The team voice has the power to …

  • Voice the team values & reinforce agreed upon teamwork behaviors

  • Build & maintain a positive workplace culture

  • Prevent bullying and revenge



When it comes to building and maintaining a positive workplace culture, the team voice includes the leaders. Leaders often like team members to have their back. Team members need to know that the leaders have their back too! Don’t abandon team members with the –work it out for yourselves — brush off. The team voice of team values and acceptable teamwork behaviors creates a great workplace culture and feeds high performance.



If you were the target, would you want the team voice to help you?



From my professional experience to your success,
Kate Nasser, The People Skills Coach™

Related Posts:
7 Ego Actions That Stifle Leadership & Teamwork
5 Extremes That Harm Teamwork
21 Reasons Team Members Can’t Automatically Get Along

©2017 Kate Nasser, CAS, Inc. Somerville, NJ. I appreciate your sharing the link to this post on your social streams. However, if you want to re-post or republish the content of this post, please email info@katenasser.com for permission and guidelines. Thank you for respecting intellectual capital.


Kate Nasser, The People Skills Coach™, delivers coaching, consulting, training, and keynotes on leading change, employee engagement, teamwork, and delivering the ultimate customer service.
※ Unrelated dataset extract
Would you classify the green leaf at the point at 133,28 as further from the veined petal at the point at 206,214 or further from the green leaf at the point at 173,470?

She turns interaction obstacles into interpersonal success. See this site for workshop outlines, keynote footage, and customer results.



Stay tuned for my upcoming book Leading Morale! For advance notice on its publication, please leave a comment in the field below.
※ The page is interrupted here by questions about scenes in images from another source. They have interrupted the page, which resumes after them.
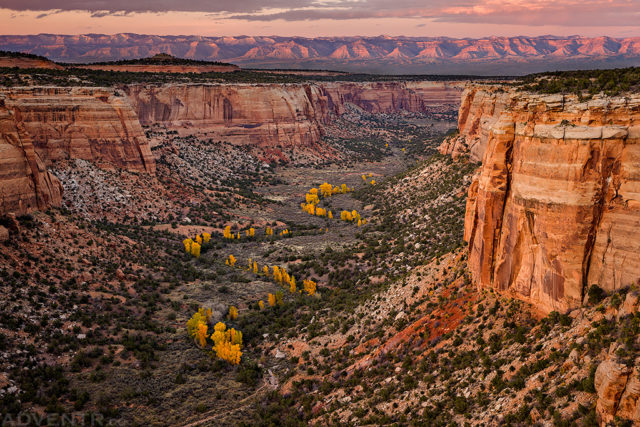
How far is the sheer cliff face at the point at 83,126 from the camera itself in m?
56.7

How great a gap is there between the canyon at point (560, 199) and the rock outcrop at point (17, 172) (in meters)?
37.9

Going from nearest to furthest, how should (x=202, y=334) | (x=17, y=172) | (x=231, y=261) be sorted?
(x=202, y=334) → (x=17, y=172) → (x=231, y=261)

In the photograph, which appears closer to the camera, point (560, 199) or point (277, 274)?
point (560, 199)

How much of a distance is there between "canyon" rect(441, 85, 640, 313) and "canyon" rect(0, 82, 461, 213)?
38.9 meters

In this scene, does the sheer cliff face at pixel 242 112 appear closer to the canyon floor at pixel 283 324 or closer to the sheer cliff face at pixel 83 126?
the sheer cliff face at pixel 83 126

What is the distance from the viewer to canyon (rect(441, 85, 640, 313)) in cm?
1873

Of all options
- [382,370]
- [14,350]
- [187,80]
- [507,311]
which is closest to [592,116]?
[507,311]

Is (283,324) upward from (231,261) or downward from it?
downward

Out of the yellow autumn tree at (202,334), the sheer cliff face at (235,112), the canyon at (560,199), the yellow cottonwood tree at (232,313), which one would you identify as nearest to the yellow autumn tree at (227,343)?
the yellow autumn tree at (202,334)

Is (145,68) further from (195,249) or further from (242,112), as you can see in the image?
(195,249)

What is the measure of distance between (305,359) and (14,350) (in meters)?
18.5

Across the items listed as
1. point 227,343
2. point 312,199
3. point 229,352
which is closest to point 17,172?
point 227,343

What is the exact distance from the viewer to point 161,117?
9806cm

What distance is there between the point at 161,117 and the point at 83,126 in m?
38.2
2 Responses to “Team Voice: Power to Build a Positive Teamwork Culture | #PeopleSkills”

  1. Alli Polin says:

    What strikes me is how many leaders do default to “work it out yourselves.” When values are being stomped on and inappropriate behaviors are tolerated (especially from high performers) it’s everyone’s problem. Staying quiet or telling people to work it out as if it’s a personality conflict on the smallest scale doesn’t help. My favorite leaders were the ones who recognized that they were on the team and not apart from the team. Also, they created forums to talk about the way we worked together, not only how the work was progressing. They understood that a healthy team culture is critical and cannot be taken for granted.
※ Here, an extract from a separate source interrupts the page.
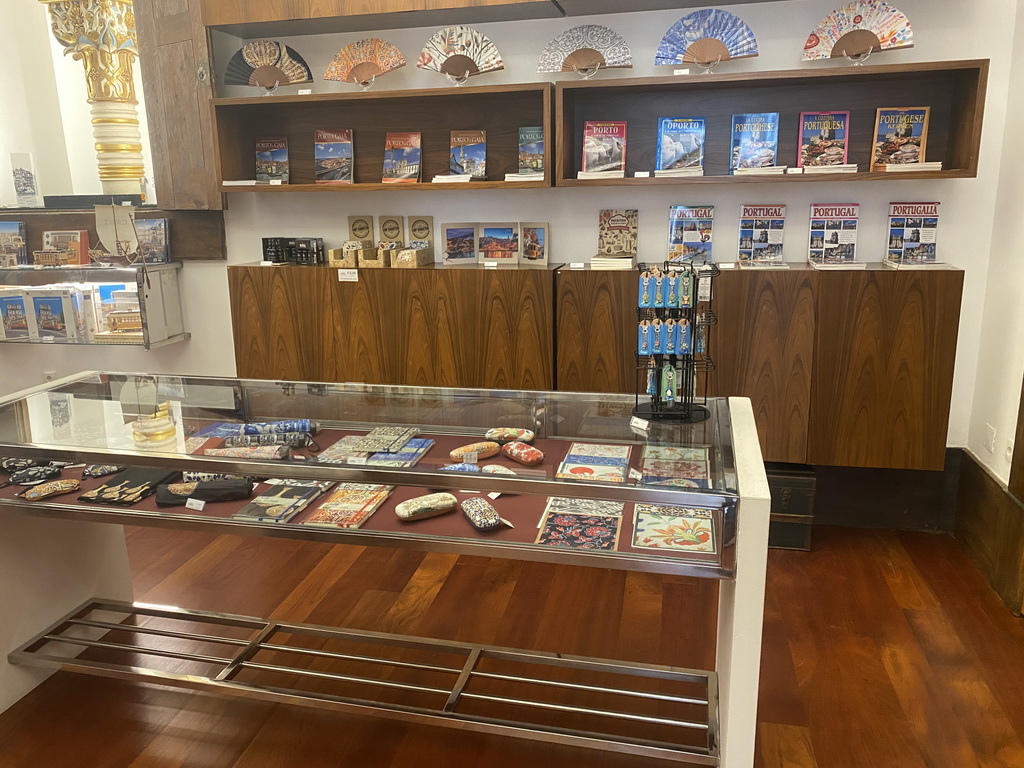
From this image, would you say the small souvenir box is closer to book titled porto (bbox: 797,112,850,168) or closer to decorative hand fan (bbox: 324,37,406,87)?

    By the way, I appreciate that you called this “team voice.” I had not heard it referred to quite like that before and it makes a lot of sense.

    Alli

    • Kate Nasser says:

      Well said Alli “Great leaders know they are a part OF the team not apart from the team.” And yes, I have witnessed many leaders who push aside their role in team/workplace culture especially when it comes to values being crushed and bad behaviors tolerated. In truth, when they step aside they are abandoning their employees and it can destroy trust and morale if not corrected. I reflected as we started this New Year just how many times over 25+ years I have had to coach leaders to be a part of the team and not abandon the staff. The good news is, leaders can change their behavior and become true leaders who build and maintain positive workplace culture with the teams!